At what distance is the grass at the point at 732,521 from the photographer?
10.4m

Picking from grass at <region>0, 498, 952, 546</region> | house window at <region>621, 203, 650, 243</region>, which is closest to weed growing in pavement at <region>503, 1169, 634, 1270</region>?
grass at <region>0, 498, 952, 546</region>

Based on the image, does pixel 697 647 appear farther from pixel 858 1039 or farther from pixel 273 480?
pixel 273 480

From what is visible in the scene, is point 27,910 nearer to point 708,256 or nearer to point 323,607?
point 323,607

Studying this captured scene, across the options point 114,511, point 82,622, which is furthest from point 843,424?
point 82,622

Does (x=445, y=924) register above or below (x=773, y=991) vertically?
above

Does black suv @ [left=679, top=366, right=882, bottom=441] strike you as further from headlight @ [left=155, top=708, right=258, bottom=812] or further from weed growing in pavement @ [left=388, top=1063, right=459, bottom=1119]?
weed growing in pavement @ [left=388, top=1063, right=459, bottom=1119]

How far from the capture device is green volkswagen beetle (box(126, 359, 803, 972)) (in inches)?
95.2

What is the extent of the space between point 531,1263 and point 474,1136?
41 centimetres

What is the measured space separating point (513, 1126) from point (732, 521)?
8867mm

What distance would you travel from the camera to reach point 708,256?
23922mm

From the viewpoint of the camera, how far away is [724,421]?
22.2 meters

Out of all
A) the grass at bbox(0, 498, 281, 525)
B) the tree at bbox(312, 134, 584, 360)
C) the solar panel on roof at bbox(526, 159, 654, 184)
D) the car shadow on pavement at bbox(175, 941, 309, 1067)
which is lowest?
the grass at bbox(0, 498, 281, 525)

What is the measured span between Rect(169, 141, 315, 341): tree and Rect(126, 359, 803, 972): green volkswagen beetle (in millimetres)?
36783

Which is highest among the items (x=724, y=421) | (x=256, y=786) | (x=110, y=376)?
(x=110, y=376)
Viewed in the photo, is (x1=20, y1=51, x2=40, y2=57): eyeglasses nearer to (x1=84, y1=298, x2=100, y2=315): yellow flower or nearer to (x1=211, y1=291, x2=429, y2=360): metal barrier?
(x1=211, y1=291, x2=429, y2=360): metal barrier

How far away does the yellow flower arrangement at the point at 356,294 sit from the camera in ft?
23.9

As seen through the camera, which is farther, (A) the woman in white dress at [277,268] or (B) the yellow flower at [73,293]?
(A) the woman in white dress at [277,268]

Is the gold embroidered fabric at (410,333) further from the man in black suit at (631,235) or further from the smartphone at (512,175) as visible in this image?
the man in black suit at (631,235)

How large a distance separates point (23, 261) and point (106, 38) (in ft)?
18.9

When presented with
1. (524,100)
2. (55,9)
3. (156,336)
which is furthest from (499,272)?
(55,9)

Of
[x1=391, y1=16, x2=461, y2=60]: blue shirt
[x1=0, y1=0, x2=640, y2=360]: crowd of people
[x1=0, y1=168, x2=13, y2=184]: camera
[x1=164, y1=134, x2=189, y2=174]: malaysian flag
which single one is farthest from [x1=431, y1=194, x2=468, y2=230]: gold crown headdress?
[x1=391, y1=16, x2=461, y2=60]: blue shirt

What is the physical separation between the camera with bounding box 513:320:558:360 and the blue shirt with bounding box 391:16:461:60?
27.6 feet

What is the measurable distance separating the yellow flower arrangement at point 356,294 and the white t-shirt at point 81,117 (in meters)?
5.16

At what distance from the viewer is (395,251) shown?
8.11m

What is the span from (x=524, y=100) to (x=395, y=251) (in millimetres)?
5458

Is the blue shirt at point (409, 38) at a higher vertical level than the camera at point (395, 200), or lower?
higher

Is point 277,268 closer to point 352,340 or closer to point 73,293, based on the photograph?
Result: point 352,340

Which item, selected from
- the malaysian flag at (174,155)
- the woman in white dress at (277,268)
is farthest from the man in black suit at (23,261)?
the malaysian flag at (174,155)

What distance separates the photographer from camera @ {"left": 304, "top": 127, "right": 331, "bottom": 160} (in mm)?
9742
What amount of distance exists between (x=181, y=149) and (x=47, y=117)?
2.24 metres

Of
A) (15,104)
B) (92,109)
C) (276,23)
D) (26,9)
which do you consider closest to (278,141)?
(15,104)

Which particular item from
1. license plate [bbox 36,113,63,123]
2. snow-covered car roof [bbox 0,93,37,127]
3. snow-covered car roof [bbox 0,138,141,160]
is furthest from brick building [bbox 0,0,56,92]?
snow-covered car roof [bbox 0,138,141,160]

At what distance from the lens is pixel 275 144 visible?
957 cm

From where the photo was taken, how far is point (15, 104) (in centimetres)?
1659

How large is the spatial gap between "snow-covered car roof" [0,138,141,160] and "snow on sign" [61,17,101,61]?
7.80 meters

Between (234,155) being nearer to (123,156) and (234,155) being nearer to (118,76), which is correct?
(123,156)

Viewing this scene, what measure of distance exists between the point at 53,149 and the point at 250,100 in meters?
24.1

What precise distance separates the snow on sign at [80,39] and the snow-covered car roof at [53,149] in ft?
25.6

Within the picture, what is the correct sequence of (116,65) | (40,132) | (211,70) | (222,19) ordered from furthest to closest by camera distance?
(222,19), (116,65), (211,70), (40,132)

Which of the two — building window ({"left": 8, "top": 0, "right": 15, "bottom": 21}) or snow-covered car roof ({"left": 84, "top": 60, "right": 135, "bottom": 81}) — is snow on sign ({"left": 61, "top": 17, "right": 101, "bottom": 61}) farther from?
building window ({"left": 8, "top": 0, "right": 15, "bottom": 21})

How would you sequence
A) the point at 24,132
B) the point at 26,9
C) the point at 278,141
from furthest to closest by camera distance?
***
__TASK PROMPT__.
Reproduce, word for word, the part of the listing above that opens with the line containing "Which of the" and closes with the final line of the listing.

__REPLY__.
Which of the two — building window ({"left": 8, "top": 0, "right": 15, "bottom": 21}) or snow-covered car roof ({"left": 84, "top": 60, "right": 135, "bottom": 81}) — is snow on sign ({"left": 61, "top": 17, "right": 101, "bottom": 61}) farther from?
building window ({"left": 8, "top": 0, "right": 15, "bottom": 21})

How would you sequence
A) the point at 24,132
B) the point at 26,9
C) the point at 278,141
from furthest to closest by camera distance?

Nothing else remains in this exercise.